### [Exercise goal]
When you respond, restate each record exactly as it is given.

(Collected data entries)
━━━

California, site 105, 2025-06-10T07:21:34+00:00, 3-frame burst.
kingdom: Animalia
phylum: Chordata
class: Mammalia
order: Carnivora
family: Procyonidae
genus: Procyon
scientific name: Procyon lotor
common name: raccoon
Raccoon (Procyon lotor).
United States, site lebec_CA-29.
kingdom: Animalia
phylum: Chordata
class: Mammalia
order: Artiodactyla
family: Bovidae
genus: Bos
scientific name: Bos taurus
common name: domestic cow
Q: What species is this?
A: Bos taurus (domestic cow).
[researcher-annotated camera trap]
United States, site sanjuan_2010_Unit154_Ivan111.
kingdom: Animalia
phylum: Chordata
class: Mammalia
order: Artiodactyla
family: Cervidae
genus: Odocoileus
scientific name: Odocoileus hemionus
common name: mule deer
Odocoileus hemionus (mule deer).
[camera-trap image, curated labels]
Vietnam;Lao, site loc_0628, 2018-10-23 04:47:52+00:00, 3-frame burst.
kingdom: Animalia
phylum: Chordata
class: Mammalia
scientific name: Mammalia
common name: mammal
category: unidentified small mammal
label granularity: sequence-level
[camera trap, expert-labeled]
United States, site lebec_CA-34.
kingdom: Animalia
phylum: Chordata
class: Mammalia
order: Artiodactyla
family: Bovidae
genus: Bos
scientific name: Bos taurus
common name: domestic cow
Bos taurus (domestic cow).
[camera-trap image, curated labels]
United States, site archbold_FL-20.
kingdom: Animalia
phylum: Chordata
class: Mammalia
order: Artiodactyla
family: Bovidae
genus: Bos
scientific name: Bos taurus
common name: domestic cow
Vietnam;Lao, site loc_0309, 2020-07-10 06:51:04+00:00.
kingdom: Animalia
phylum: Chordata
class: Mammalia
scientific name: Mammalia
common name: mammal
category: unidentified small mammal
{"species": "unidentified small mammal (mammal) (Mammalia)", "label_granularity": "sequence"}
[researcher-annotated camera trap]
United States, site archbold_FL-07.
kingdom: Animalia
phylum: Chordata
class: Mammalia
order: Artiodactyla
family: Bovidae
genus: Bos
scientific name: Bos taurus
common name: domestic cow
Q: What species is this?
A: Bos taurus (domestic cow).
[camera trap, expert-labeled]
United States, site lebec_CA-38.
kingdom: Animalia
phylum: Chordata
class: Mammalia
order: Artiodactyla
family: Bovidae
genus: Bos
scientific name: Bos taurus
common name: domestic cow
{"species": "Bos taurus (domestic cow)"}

━━━

### [Answer to this exercise]
California, site 105, 2025-06-10T07:21:34+00:00, 3-frame burst.
kingdom: Animalia
phylum: Chordata
class: Mammalia
order: Carnivora
family: Procyonidae
genus: Procyon
scientific name: Procyon lotor
common name: raccoon
Raccoon (Procyon lotor).
United States, site lebec_CA-29.
kingdom: Animalia
phylum: Chordata
class: Mammalia
order: Artiodactyla
family: Bovidae
genus: Bos
scientific name: Bos taurus
common name: domestic cow
Q: What species is this?
A: Bos taurus (domestic cow).
[researcher-annotated camera trap]
United States, site sanjuan_2010_Unit154_Ivan111.
kingdom: Animalia
phylum: Chordata
class: Mammalia
order: Artiodactyla
family: Cervidae
genus: Odocoileus
scientific name: Odocoileus hemionus
common name: mule deer
Odocoileus hemionus (mule deer).
[camera-trap image, curated labels]
Vietnam;Lao, site loc_0628, 2018-10-23 04:47:52+00:00, 3-frame burst.
kingdom: Animalia
phylum: Chordata
class: Mammalia
scientific name: Mammalia
common name: mammal
category: unidentified small mammal
label granularity: sequence-level
[camera trap, expert-labeled]
United States, site lebec_CA-34.
kingdom: Animalia
phylum: Chordata
class: Mammalia
order: Artiodactyla
family: Bovidae
genus: Bos
scientific name: Bos taurus
common name: domestic cow
Bos taurus (domestic cow).
[camera-trap image, curated labels]
United States, site archbold_FL-20.
kingdom: Animalia
phylum: Chordata
class: Mammalia
order: Artiodactyla
family: Bovidae
genus: Bos
scientific name: Bos taurus
common name: domestic cow
Vietnam;Lao, site loc_0309, 2020-07-10 06:51:04+00:00.
kingdom: Animalia
phylum: Chordata
class: Mammalia
scientific name: Mammalia
common name: mammal
category: unidentified small mammal
{"species": "unidentified small mammal (mammal) (Mammalia)", "label_granularity": "sequence"}
[researcher-annotated camera trap]
United States, site archbold_FL-07.
kingdom: Animalia
phylum: Chordata
class: Mammalia
order: Artiodactyla
family: Bovidae
genus: Bos
scientific name: Bos taurus
common name: domestic cow
Q: What species is this?
A: Bos taurus (domestic cow).
[camera trap, expert-labeled]
United States, site lebec_CA-38.
kingdom: Animalia
phylum: Chordata
class: Mammalia
order: Artiodactyla
family: Bovidae
genus: Bos
scientific name: Bos taurus
common name: domestic cow
{"species": "Bos taurus (domestic cow)"}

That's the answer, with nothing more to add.